In traditional Western theater, we would expect Gongorō at that point to go to the rescue of the besieged men and would hope that he can fight off the enemy successfully. Instead the kabuki actor stops the action and does so with a type of interruption that is not part of any tradition in Western theater, unless it is comedy. In a comedy an actor can turn to the audience and say something like, "Hey, did you hear what that guy said?" or argue that his jokes are better than his competitor's. But it did not happen traditionally in serious dramatic productions.

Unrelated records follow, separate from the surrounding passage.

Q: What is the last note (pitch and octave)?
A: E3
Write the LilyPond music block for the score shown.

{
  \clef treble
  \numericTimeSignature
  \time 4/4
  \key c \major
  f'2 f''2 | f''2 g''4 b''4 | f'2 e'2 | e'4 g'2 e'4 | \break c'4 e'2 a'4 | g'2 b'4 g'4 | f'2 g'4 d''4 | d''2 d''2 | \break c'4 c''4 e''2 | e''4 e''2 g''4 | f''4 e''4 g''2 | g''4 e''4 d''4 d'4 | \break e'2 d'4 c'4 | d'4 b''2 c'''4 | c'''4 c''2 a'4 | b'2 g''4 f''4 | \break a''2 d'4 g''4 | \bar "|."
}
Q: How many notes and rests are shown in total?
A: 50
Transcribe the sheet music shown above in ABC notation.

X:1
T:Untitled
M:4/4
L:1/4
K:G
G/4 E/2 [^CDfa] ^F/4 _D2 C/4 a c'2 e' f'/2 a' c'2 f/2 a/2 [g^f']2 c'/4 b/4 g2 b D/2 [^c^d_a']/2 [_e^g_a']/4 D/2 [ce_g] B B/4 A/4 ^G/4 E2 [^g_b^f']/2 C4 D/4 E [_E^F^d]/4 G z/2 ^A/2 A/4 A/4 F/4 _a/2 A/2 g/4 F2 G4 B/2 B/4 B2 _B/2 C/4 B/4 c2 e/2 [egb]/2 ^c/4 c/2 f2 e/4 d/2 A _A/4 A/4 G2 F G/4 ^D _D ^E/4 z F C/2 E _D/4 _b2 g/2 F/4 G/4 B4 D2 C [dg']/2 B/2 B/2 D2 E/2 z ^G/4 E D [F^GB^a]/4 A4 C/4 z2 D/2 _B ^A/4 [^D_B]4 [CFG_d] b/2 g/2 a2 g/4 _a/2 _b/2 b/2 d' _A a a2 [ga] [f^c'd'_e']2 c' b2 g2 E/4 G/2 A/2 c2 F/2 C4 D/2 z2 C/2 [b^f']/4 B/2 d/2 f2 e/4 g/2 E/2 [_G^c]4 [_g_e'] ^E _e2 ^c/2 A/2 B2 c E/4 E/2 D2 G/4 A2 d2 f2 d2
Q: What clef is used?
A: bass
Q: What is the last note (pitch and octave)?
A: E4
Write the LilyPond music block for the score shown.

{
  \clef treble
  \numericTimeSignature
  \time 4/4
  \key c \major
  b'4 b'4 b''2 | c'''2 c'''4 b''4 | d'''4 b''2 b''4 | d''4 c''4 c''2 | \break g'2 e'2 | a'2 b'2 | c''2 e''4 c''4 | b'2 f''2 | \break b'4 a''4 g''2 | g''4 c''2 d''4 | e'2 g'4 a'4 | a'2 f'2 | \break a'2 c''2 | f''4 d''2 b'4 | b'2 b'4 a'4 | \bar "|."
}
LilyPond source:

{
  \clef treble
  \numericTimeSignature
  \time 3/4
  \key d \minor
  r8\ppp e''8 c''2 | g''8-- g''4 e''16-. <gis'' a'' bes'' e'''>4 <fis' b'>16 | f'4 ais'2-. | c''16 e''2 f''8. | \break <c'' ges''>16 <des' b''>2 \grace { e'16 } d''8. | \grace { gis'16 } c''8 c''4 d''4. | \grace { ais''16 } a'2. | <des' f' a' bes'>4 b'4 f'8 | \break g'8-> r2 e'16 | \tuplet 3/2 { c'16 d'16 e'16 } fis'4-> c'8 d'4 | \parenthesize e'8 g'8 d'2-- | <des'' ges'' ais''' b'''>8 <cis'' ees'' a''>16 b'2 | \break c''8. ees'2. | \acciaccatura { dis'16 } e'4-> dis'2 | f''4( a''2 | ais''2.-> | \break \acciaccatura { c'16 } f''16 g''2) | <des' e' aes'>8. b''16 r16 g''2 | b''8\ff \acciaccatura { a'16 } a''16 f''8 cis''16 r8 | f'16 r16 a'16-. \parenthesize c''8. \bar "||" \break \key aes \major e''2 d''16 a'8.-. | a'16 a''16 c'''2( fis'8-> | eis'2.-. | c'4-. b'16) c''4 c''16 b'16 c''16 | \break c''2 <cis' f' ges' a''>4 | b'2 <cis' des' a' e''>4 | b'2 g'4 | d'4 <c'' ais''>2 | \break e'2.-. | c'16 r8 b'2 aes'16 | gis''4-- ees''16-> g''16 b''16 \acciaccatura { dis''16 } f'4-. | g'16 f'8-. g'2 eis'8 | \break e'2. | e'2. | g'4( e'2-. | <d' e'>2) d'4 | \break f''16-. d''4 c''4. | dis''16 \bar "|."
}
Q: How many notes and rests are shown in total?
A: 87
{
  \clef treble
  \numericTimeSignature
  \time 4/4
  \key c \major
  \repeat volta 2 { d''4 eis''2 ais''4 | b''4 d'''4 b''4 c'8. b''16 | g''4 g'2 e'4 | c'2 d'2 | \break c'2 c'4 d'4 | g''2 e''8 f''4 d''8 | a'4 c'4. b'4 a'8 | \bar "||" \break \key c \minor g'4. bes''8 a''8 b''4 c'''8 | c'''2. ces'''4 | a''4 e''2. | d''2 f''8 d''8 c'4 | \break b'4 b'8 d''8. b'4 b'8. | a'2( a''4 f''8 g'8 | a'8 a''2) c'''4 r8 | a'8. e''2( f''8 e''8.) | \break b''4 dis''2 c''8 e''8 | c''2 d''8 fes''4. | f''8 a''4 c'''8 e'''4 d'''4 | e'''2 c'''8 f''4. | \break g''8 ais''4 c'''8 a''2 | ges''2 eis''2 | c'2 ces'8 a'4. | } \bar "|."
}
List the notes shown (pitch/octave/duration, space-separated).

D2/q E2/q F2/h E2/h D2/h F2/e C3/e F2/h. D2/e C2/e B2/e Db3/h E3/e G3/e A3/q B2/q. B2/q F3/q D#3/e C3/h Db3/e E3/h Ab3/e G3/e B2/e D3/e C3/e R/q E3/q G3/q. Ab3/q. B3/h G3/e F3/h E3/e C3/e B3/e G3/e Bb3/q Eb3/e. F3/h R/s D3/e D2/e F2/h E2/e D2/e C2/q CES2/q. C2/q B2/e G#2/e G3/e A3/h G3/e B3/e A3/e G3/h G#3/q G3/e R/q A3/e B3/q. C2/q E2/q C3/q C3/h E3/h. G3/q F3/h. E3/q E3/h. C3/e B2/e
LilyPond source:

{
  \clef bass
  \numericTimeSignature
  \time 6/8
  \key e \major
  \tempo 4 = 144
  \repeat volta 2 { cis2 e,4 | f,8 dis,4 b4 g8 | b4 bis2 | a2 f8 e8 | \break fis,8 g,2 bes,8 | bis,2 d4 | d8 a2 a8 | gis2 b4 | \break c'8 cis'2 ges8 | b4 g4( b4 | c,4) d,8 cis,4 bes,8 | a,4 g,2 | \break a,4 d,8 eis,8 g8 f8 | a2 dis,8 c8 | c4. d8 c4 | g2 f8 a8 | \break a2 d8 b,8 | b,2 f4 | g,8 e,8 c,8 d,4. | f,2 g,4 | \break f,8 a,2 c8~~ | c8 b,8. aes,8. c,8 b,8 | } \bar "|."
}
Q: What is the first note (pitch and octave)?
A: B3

This phenomenon, that is, the suspension of dramatic illusion, occurred early on in the history of kabuki. For example, in another very popular play, Sukeroku (named for the central character), there is documentation to the effect that in the late Edo period, the late 18th century, actors of the role Sukeroku would stop the performance in order to turn to the merchants in the audience and thank them for gifts they had received. This kind of gesture certainly engages the attention of the audience, but it also breaks the development of the story at an exciting moment in the performance. In the play Sukeroku, the break occurs when the young, handsome Sukeroku, dressed as a stylish commoner appears on the hanamichi, and with special music, gestures, and posturing makes his way toward the stage proper where the villain Ikyū is seated in the midst of a group of geisha. On an elaborate set representing an area in which these high-class courtesans lived and performed, Ikyū speaks badly of Sukeroku to the heroine, the geisha Agemaki, whom Ikyū likes especially well. However, Agemaki favors Sukeroku and has taken the courage to say to Ikyū that, although he is rich, as Sukeroku is not, he is nothing but a drop of ink in a shallow inkwell compared to Sukeroku, who is like the depth of the ocean. We have been conditioned in the West in such a way that we would then wait to see what action Sukeroku will take on behalf of Agemaki and against Ikyū. But instead, before he enters the stage the actor playing Sukeroku turns to the audience. As I said, there is nothing like this in the traditional theater of the West. The closest analogy that I can think of is the use of commercials on TV, which, much to our dismay, occur right before the most important love scenes or the capture of a criminal or the blowing up of a car or building. But in kabuki this interruption is not effected in order to sell a company's product, although it could not have hurt the merchant to be singled out for mention. The timing is similar; the intent is different. And, of course, television is not a traditional Western dramatic form; it is a modern form of entertainment found in every part of the world.